BEGIN

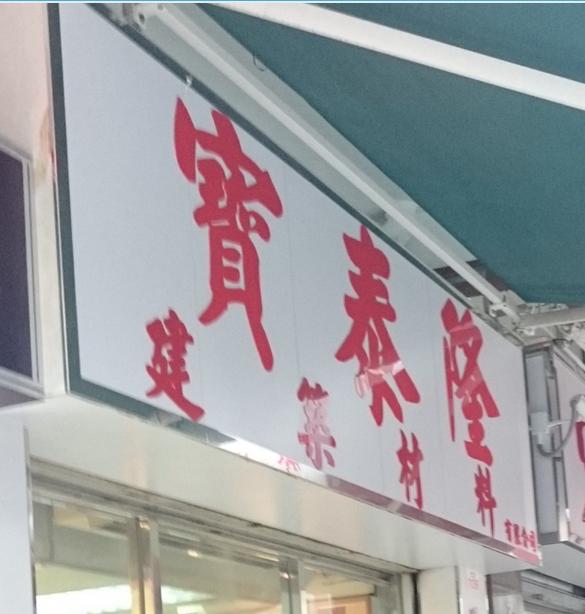 寶泰隆建築材料有限公司(總店)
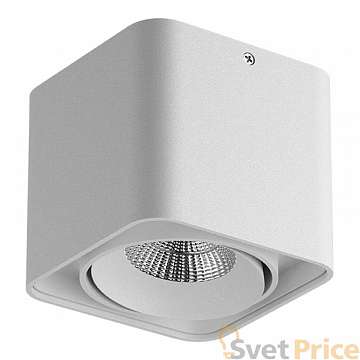 Потолочный светильник Lightstar Monocco 212516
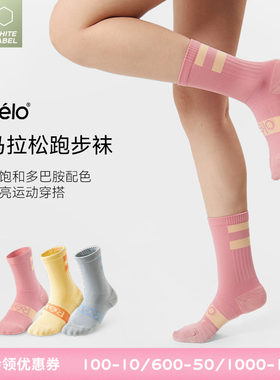 Relo春夏竞速袜情侣款羊毛跑步袜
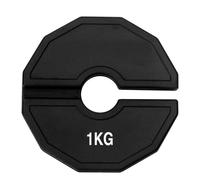Eighosee Gym Micro-Plates - Discos de Peso Fraccionarios con, Discos de Peso Fraccionarios de Goma, Accesorio de Cambio, Color Negro, 1 Kg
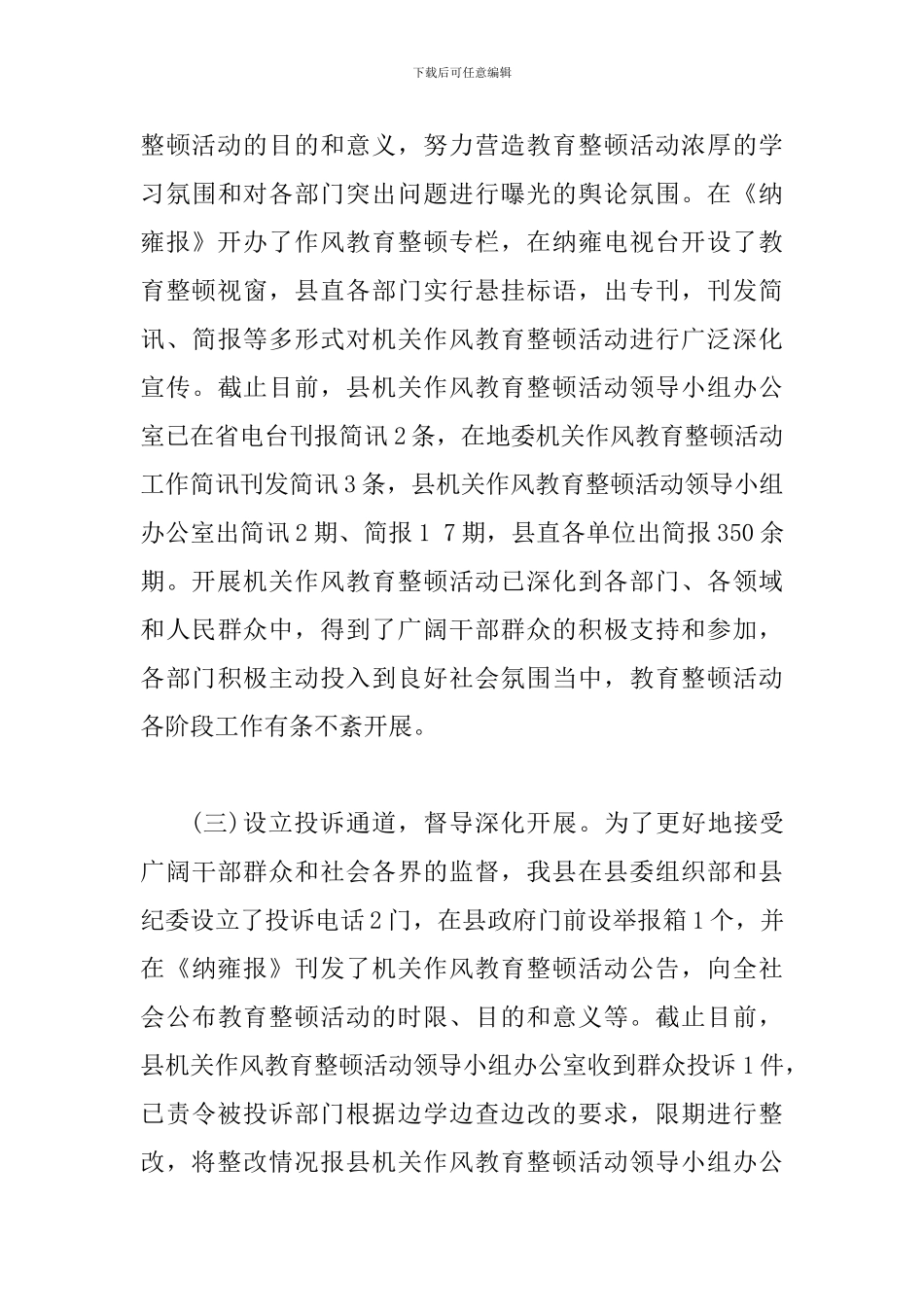 县机关作风教育整顿督查会上的讲话_第3页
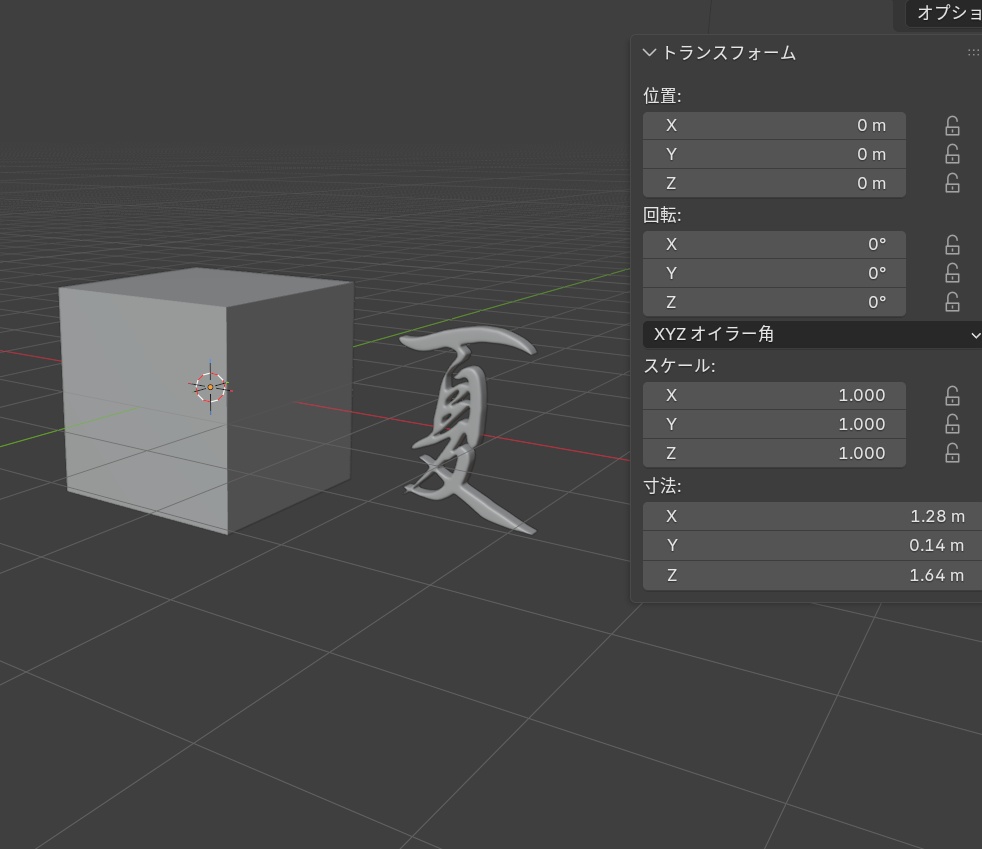【素材/3Dモデル/FBX】書道家直筆 3D漢字「夏- Summer」- VRChat / ゲーム制作 / VTuber向け(素体モデル)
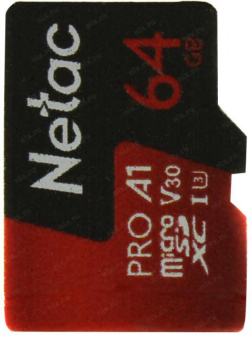 Флеш карта microSDXC Netac 64GB NT02P500PRO-064G-S P500 Extreme Pro w/o adapter от магазина РЭССИ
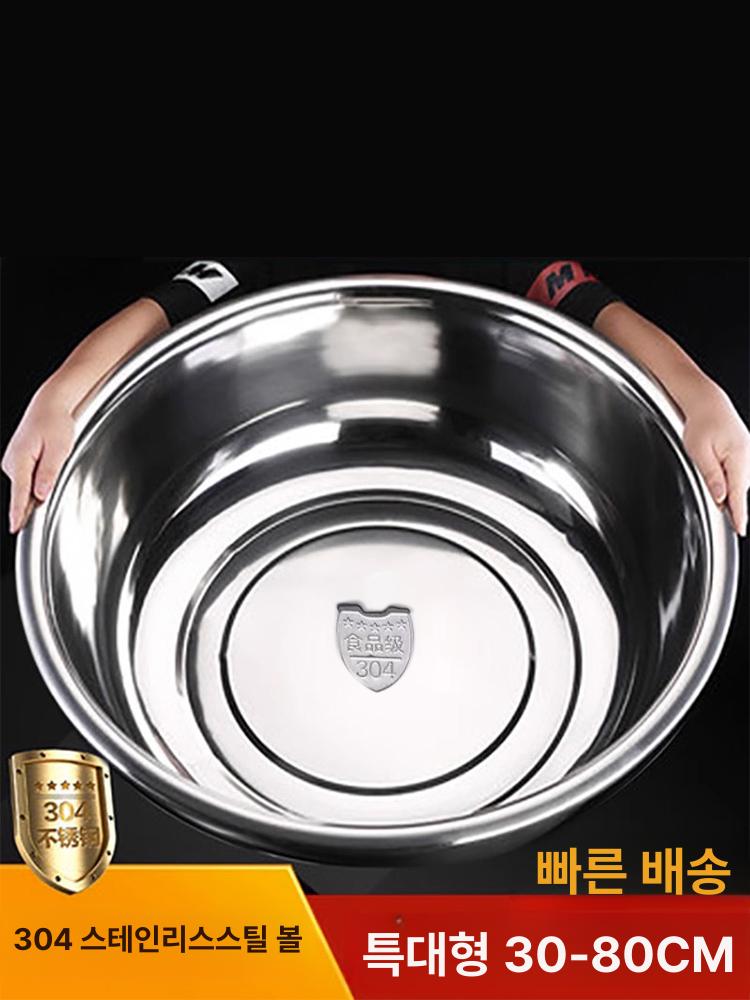 다용도 대형다라이 김장다라이 업소용 스텐다라이 대형대야 대형믹싱볼 특대 김장용 - 상세 이미지 3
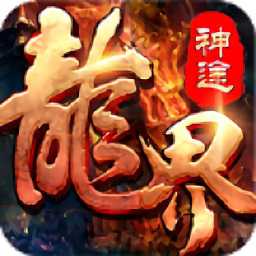 龍界神途變態(tài)版
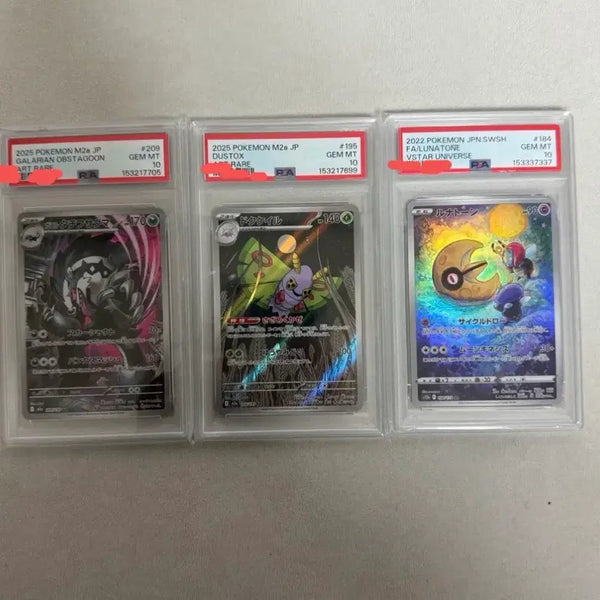 [BUNJANG] Pokemon Card Galarian Moltres Full Art / PSA 10 일판 카드 독케일 가로막구리 루나톤 ar psa 10 포켓몬카드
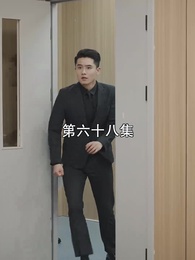 萌寶找上門,夫人總裁他後悔了 - Episode 68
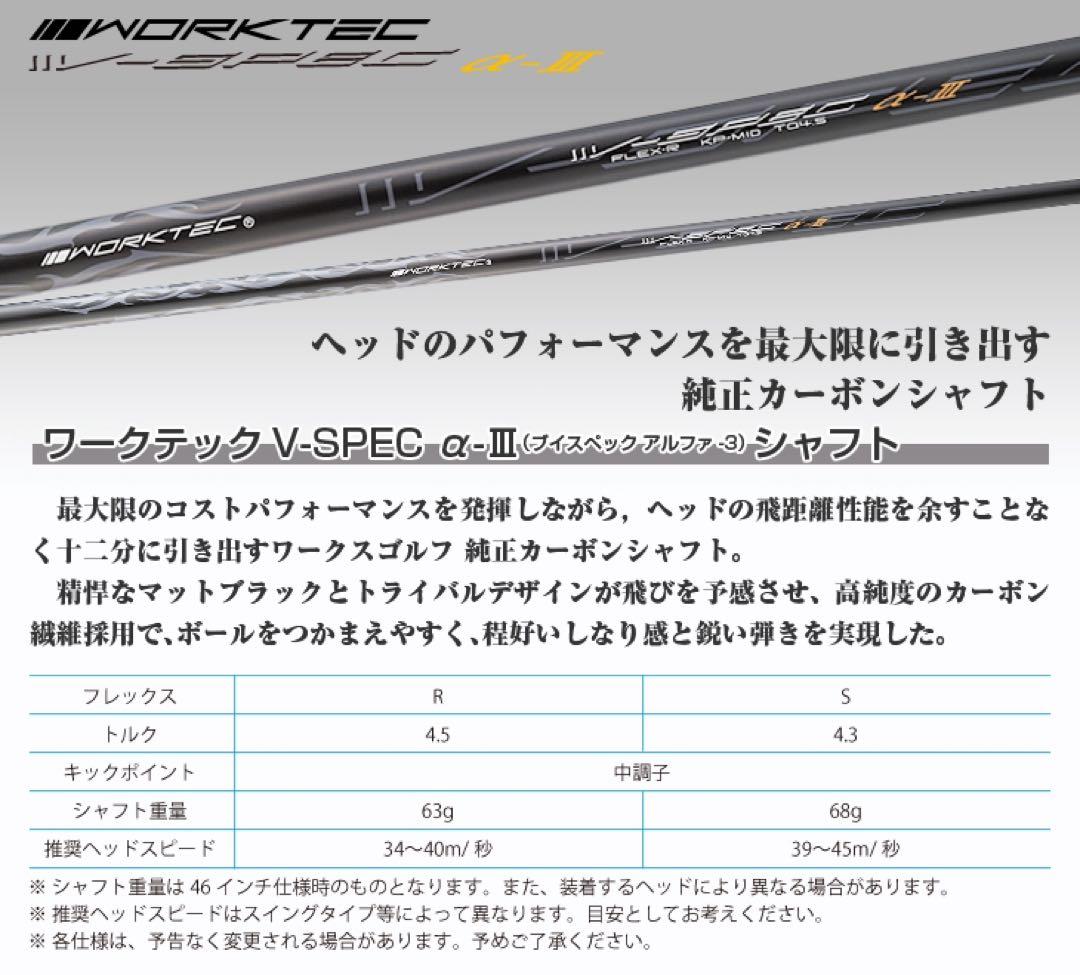新品で3本揃って大特価！日本一飛んだワークスゴルフマキシマックス1.3.5セット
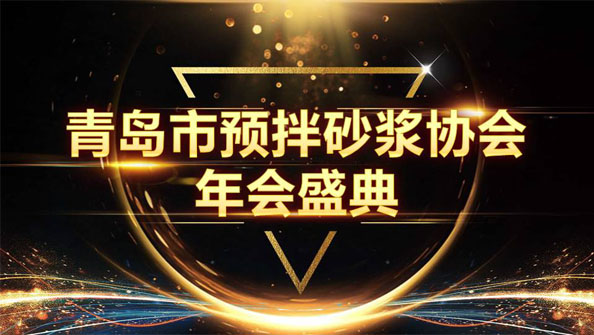 特固德新型建材斬獲8項(xiàng)殊榮，閃耀市預(yù)拌砂漿協(xié)會年度頒獎(jiǎng)盛典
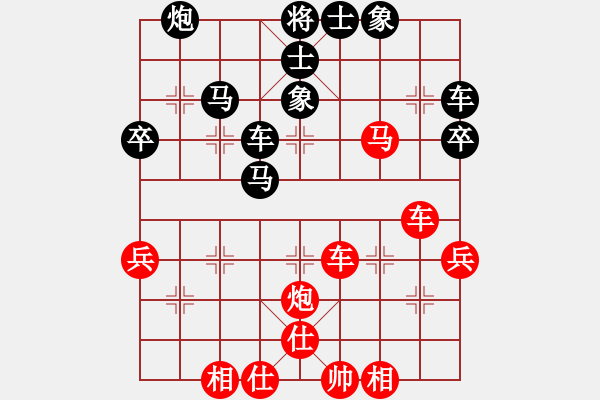 象棋棋譜圖片：杭州 陳建國(guó) 負(fù) 中國(guó) 楊伊 - 步數(shù)：60 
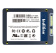 Накопитель SSD SATA 256Gb Indilinx S325S (TLC, 500/420 Мбайт/сек)
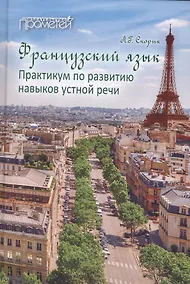 Купить Французский язык: Практикум по развитию навыков устной речи: учебное пособие. — Фото №1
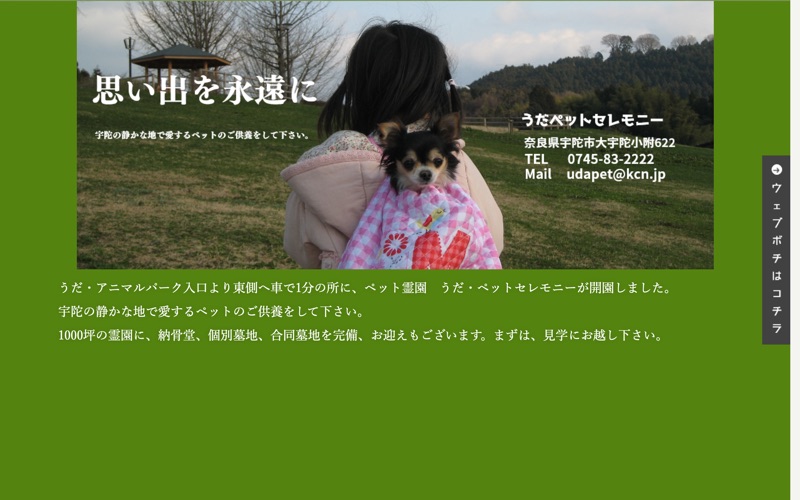 うだペットセレモニー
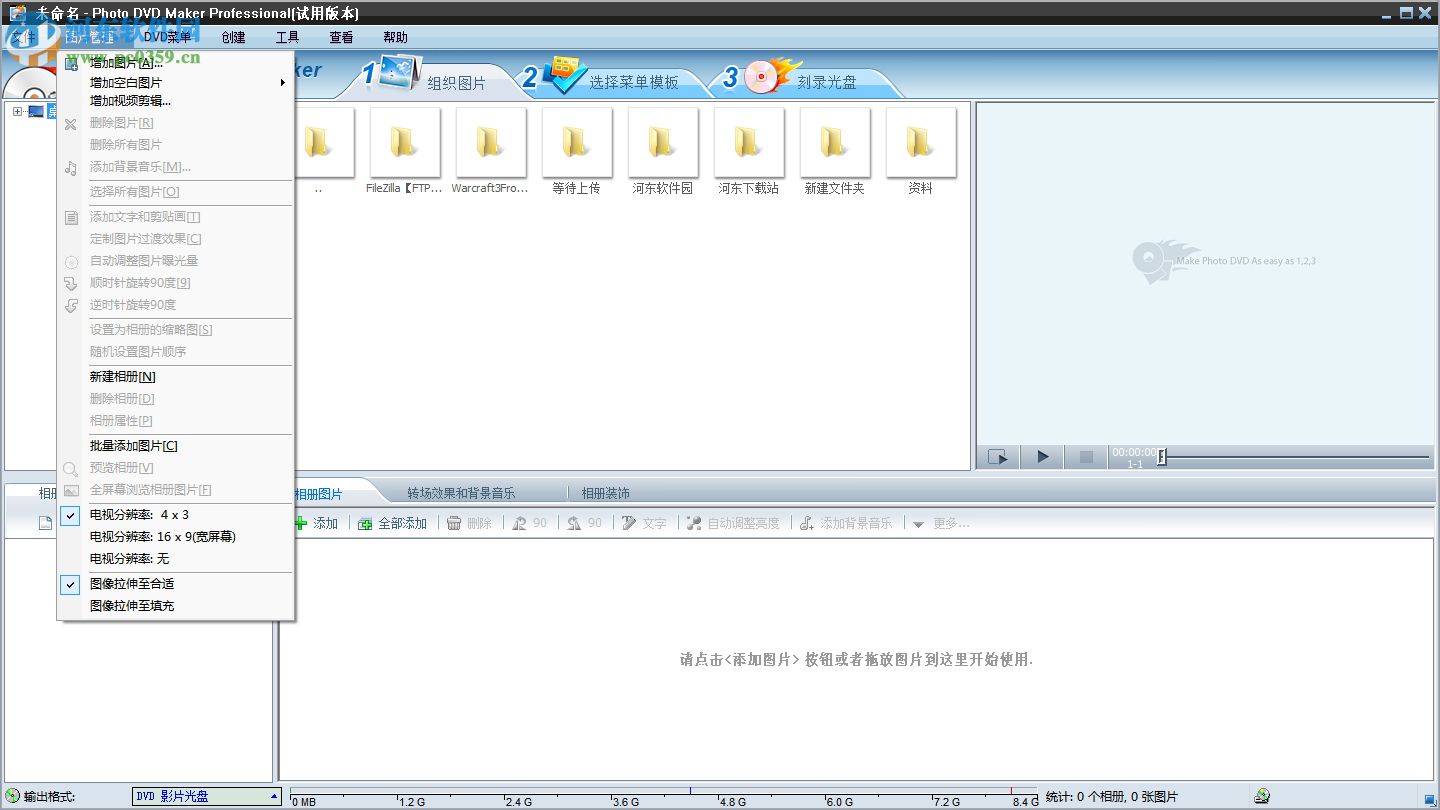 photo dvd maker professional下载 8.53 最新版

END

— TO DO —
Give back the entire listing verbatim, without the pictures.

— WRITTEN REPLY —
 寶泰隆建築材料有限公司(總店)
 Потолочный светильник Lightstar Monocco 212516
 Relo春夏竞速袜情侣款羊毛跑步袜
Eighosee Gym Micro-Plates - Discos de Peso Fraccionarios con, Discos de Peso Fraccionarios de Goma, Accesorio de Cambio, Color Negro, 1 Kg
 县机关作风教育整顿督查会上的讲话_第3页
【素材/3Dモデル/FBX】書道家直筆 3D漢字「夏- Summer」- VRChat / ゲーム制作 / VTuber向け(素体モデル)
 Флеш карта microSDXC Netac 64GB NT02P500PRO-064G-S P500 Extreme Pro w/o adapter от магазина РЭССИ
 다용도 대형다라이 김장다라이 업소용 스텐다라이 대형대야 대형믹싱볼 특대 김장용 - 상세 이미지 3
 龍界神途變態(tài)版
 [BUNJANG] Pokemon Card Galarian Moltres Full Art / PSA 10 일판 카드 독케일 가로막구리 루나톤 ar psa 10 포켓몬카드
 萌寶找上門,夫人總裁他後悔了 - Episode 68
新品で3本揃って大特価！日本一飛んだワークスゴルフマキシマックス1.3.5セット
 特固德新型建材斬獲8項(xiàng)殊榮，閃耀市預(yù)拌砂漿協(xié)會年度頒獎(jiǎng)盛典
 象棋棋譜圖片：杭州 陳建國(guó) 負(fù) 中國(guó) 楊伊 - 步數(shù)：60 
 Накопитель SSD SATA 256Gb Indilinx S325S (TLC, 500/420 Мбайт/сек)
 Купить Французский язык: Практикум по развитию навыков устной речи: учебное пособие. — Фото №1
 うだペットセレモニー
 photo dvd maker professional下载 8.53 最新版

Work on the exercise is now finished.